During arbitrary arrest, detention or harassment, Zimbabwean WHRDs have reported experiencing sexist verbal attacks, humiliation, psychological and physical torture, inhuman or degrading treatment, including being housed indeplorable conditions, being denied food, access to legal counsel and medical care or medication.[x]
Differences among Zimbabwean WHRDs such as race, class, ethnicity, veteran status and region, among others, also affect how they are treated and experience human rights violations. For example, rural women reported experiencing property destruction, displacement, rape, and torture more frequently than urban women, who reported a greater number of assaults, unlawful detentions, and death threats.[xi] WHRDs are also more likely to experience violence by state forces, while politically active women were more likely to be targeted by members of opposing political parties.[xii]
WHRDs are protected by the Declaration on Human Rights Defenders for their work in defense of human rights.
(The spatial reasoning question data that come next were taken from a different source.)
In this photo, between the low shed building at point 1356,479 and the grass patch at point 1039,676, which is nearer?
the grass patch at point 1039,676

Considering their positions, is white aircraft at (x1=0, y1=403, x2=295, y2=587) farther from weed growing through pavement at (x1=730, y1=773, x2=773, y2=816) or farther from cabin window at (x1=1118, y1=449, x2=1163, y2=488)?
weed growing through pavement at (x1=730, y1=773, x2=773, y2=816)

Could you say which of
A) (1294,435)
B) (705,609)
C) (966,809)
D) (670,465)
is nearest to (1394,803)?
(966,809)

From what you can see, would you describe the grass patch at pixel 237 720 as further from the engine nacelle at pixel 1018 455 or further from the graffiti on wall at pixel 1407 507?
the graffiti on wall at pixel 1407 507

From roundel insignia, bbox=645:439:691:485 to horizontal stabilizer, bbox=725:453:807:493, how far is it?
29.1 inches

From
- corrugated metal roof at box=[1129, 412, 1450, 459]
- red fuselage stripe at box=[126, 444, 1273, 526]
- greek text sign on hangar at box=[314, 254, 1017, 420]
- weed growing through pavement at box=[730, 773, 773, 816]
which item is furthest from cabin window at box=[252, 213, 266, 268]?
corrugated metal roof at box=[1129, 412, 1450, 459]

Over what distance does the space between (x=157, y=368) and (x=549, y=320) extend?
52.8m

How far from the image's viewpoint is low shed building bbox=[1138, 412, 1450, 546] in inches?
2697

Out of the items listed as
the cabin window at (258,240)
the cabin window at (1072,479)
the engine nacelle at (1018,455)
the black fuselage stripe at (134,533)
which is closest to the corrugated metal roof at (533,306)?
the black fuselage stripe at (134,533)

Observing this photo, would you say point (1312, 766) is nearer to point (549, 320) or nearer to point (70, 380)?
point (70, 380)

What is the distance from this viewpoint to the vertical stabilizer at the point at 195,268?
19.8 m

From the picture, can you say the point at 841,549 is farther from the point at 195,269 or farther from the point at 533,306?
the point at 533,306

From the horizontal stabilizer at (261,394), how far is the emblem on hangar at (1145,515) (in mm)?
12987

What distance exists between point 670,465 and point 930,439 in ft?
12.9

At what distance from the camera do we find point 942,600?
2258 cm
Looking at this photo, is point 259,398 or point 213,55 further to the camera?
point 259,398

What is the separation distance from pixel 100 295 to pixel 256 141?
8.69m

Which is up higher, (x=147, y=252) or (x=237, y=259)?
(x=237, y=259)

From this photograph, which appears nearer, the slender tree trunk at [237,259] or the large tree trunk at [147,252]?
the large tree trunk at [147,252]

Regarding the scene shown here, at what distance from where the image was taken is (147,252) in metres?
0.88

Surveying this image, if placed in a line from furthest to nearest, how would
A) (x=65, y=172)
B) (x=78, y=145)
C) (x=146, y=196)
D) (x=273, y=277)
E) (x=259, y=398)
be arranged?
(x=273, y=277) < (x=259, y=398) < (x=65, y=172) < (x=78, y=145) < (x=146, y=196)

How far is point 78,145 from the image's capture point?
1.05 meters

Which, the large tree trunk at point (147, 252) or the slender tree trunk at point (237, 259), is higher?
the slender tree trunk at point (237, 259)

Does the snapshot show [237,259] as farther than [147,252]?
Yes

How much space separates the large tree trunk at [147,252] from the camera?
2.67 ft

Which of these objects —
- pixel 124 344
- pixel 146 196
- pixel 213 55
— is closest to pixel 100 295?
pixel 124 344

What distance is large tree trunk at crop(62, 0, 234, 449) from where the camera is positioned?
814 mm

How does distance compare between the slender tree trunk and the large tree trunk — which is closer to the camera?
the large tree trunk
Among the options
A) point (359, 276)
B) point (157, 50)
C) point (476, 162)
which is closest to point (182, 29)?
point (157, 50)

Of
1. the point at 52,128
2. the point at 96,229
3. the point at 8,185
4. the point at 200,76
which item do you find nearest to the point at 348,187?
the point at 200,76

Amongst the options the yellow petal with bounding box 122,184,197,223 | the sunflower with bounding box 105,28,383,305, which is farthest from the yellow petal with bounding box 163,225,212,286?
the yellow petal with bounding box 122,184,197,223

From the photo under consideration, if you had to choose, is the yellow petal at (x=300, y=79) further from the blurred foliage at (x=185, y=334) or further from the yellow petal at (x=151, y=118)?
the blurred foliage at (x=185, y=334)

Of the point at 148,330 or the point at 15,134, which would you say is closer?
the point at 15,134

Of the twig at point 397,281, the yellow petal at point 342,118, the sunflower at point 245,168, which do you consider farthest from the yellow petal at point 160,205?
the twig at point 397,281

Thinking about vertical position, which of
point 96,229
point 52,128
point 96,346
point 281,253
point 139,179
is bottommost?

But in this context of high levels of political and gender-based violence, it is not simple to unravel the human rights violations of WHRDs from politically motivated violence (which often results in human rights violations). In Zimbabwe, WHRD's defend women's rights, and work to highlight the impact of deteriorating economic, political and social situation on women. As they speak out about their rights, WHRDs in Zimbabwe often get swept up in politically motivated violence affecting partisan actors. Though they experience similar types of human rights violations as their male counterparts, their experiences and the impact of these violations are gender-specific.
Amid uncertainty around new elections, it will be important to monitor the situation of WHRDS on the ground and to continue to bring attention to their work. For organizations like WOZA, continuing their human rights work requires reforms that end impunity for perpetrators of human rights violations and enacting policies that promote women's human rights to food, security, health, and education, among others.